Because I am who I am, my wife left me. Because I am who I am, I am not on the US Ski team, because I didn't want to take the opportunity given to me by USSA. Because I am who I am, I decided not to go to Minneapolis and be a session guitarist at a studio when it was proposed to me. Because I am who I am, I am too scared to take my photography to the next level. Because I am who I am, I didn't go to normal college because I learn differently than other people.

I don't want to be me anymore. I want the happy suburban life with my 2.5 children, the wife who likes things that I do and vice versa like all the people I am friends with on Facebook and their perfect well adjusted lives while I drown in my own self pity, sorrow and depression. I don't want to be interesting or stand apart from the crowd anymore. Would you like to know how stressful it is to go against the grain of the norm?

Is that a good enough answer for you? Or would like me to scream it at you, venting the daily frustration that are on my shoulders?


*EDIT* Sorry for going off the deep end, I have no one outside the internet to express myself.

Jay,

I've done the 2.5 kids suburban thing. It went pear-shaped. And as a result I haven't been more excited about life for over a decade. I love my kids to death and I will be the best father I can possibly be but the wealth of opportunities I see ahead of me stimulate me more than I could ever have imagined feeling ever again.

[Supplied data]:

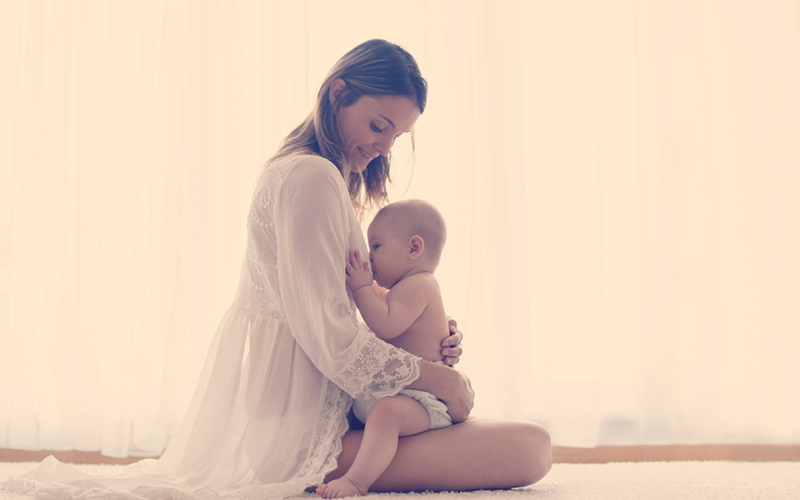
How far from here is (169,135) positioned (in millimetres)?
1981

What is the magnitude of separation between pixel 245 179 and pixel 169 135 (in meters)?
0.33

[Exercises]:
a) According to the online post, in which city was the writer offered work as a session guitarist at a studio?
b) Carry on the online post, starting after its last sentence.
The material is separate from the online post and plays no part in what comes next.

[Answers per task]:
a) Minneapolis.

b)
I have heard your guitar playing (awesome), seen your photographs (stunning) and watched your delivery to camera which says to me that you really need to get down to the nearest comedy club and chat up some regulars to work out some material because your delivery with the right would kick ass. Hell, Jay Jensen is a stage name in its own right.

I know what you are going through. Rejection sucks, especially if you can't pinpoint anything you have done yourself that may have caused it. But people change and if it isn't you then it was likely her. Her loss. Fuck, if I were a not a dude and local to you, the right age and single I'd be PMing you right now.

You are only 35. You want to become a session guitarist then practice until your fingertips bleed, daily, and tout yourself about. There's no age limit on talent. Get out there and take pictures and send them off to anyone or any place that might be interested.

And most of all start to believe in yourself as so many of us here believe in you. Your like only sucks if you do.

Good luck man. And get your arse to Dallas the last week of October so I can buy you some beers and give you a huge hug. No homo.
 
Dude, that sucks to be in that situation. I can't relate to you or give an amazing story about how I went through the same thing. But I'm willing to listen and talk about it through PM. I'm close to a computer most of the day and night to reply within a few hours. Unless I'm sleeping, and if I reply at 4am, assume I'm sleep typing.
 
Jay, I think it's safe to say you're one of the more respected members of the forums. You live your life the way you want to live it and if that means doing things you consider are done by 'normal people', then do that. We have no right to stop you.

Because I am who I am, I am not on the US Ski team, because I didn't want to take the opportunity given to me by USSA.

Also, as a skiing nut (since 3 years old), I would like to hear more regarding this please.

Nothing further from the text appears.